Among the 355 patients receiving combination therapy of relatlimab and nivolumab, 317 cases were available for FACT-M assessment, and 315 cases were available for EQ-5D-3L evaluation. Similarly, among the 359 patients using nivolumab alone, 327 cases were included in the FACT-M assessment, and 323 cases were included in the EQ-5D-3L evaluation. Clinical trial results indicate that in both the combination therapy group of relatlimab and nivolumab and the nivolumab monotherapy group, the proportions of patients showing significant improvement, no change, or significant deterioration in both FACT-M scores and EQ-5D-3L scores remained similar and stable during the treatment period. From week 96 to week 152 post-treatment, FACT-M scores showed that the proportion of patients experiencing deterioration was higher in the combination therapy group compared to the nivolumab monotherapy group. At the first follow-up, the proportion of patients experiencing worsening of symptoms after discontinuation of treatment increased in both groups and then decreased to treatment levels. For the FACT-G item GP5, at the 144-week treatment time point, the proportion of patients in both treatment groups who reported being “quite a bit” or “very much” bothered by TRAEs was <6%, these findings indicate that the overall tolerability of the combination therapy of relatlimab and nivolumab is similar to nivolumab monotherapy. Additionally, in both treatments, the average change in FACT-M total score and EQ-VAS score compared to baseline was mostly maintained within the average range. Responders had a better HRQOL than non-responders early in treatment for both groups. These findings suggest that the improvement of disease status during treatment may contribute to early improvements in HRQOL (Schadendorf et al., 2023).

In summary, the above clinical trial results suggest that dual inhibition of LAG-3 and PD-1 through combinational therapy with relatlimab and nivolumab holds promise as a first-line treatment option for patients with metastatic melanoma.

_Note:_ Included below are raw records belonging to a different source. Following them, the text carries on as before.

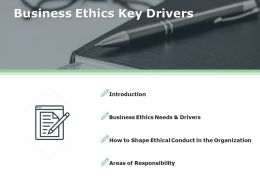 Business Ethics Key Drivers Introduction Ppt Powerpoint Presentation Layouts Show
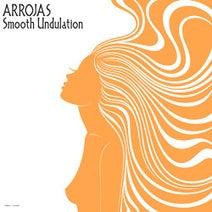 Arrojas - Smooth Undulation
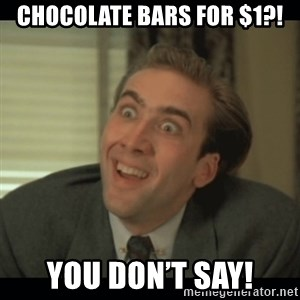 Nick Cage - Chocolate bars for $1?! You don't say!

6 The safety associated with the combination use of relatlimab and nivolumab

Despite the significant PFS achieved with the combination use of relatlimab and nivolumab, treatment-related adverse reactions still exist. During or after treatment, relatlimab and nivolumab may inadvertently attack normal tissues and organs while killing cancer cells, which can potentially lead to severe, and in some cases, fatal outcomes. Furthermore, there are also some side effects that may occur. Common side effects include: pulmonary issues (such as cough), gastrointestinal problems (such as diarrhea), liver problems (such as bleeding tendencies), endocrine gland issues (such as increased sweating), renal problems (such as decreased urine output), skin problems (such as itching), cardiac issues (such as accelerated heart rate), neurological issues (such as changes in mood and behavior), visual issues (such as blurred vision), muscle problems (such as muscle spasms), and hematologic issues (such as decreased red blood cells). Importantly, this medication may increase the risk of transplant complications [such as graft-versus-host disease (GVHD)]. Therefore, patients who have received allogeneic bone marrow (stem cell) transplantation with donor cells may experience severe and potentially life-threatening adverse reactions if they undergo treatment with relatlimab and nivolumab again. So, during and after the use of relatlimab and nivolumab, patients should observe any changes in all aspects of their body in a timely manner. (https://www.opdualag.com/results/side-effectsv) (https://www.mayoclinic.org/drugs-supplements/nivolumab-relatlimab-rmbw-intravenous-route/side-effects/drg-20531825).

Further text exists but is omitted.